## EXERCISE GOAL
Print exactly, and only, the lines running from the line containing "genus: Odocoileus" through the end of the records below.

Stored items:
========================

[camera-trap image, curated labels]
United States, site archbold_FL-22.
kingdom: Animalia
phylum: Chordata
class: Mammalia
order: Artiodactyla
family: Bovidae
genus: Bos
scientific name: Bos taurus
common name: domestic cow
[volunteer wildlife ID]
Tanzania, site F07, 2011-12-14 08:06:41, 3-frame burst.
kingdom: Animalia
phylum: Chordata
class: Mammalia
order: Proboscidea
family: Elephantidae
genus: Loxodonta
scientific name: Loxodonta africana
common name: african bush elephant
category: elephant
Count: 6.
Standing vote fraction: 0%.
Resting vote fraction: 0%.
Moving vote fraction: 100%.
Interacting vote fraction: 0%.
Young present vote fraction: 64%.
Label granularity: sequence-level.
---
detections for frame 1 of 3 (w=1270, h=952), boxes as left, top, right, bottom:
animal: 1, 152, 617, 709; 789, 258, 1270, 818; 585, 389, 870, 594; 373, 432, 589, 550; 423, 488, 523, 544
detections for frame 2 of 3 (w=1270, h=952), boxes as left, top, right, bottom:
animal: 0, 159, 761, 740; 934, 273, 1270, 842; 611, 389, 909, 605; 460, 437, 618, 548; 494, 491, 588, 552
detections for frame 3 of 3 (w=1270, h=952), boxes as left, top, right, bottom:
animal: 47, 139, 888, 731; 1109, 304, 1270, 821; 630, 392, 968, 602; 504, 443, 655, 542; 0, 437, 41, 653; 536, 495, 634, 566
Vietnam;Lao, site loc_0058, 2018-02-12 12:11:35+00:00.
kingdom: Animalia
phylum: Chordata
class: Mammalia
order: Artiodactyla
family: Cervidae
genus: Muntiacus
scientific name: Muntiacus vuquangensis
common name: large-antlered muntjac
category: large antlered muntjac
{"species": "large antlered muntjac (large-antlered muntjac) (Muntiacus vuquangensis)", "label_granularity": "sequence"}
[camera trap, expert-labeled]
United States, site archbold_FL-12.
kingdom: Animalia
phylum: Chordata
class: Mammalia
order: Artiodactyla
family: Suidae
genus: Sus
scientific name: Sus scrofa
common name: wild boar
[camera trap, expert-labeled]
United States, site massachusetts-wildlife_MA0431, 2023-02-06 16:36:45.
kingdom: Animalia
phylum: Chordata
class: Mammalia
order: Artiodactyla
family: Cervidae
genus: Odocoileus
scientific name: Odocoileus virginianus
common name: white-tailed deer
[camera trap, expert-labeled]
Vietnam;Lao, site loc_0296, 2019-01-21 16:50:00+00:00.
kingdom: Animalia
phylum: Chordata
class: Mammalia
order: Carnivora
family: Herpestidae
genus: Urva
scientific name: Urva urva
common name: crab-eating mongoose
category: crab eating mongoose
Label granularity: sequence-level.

========================

## RESULT
genus: Odocoileus
scientific name: Odocoileus virginianus
common name: white-tailed deer
[camera trap, expert-labeled]
Vietnam;Lao, site loc_0296, 2019-01-21 16:50:00+00:00.
kingdom: Animalia
phylum: Chordata
class: Mammalia
order: Carnivora
family: Herpestidae
genus: Urva
scientific name: Urva urva
common name: crab-eating mongoose
category: crab eating mongoose
Label granularity: sequence-level.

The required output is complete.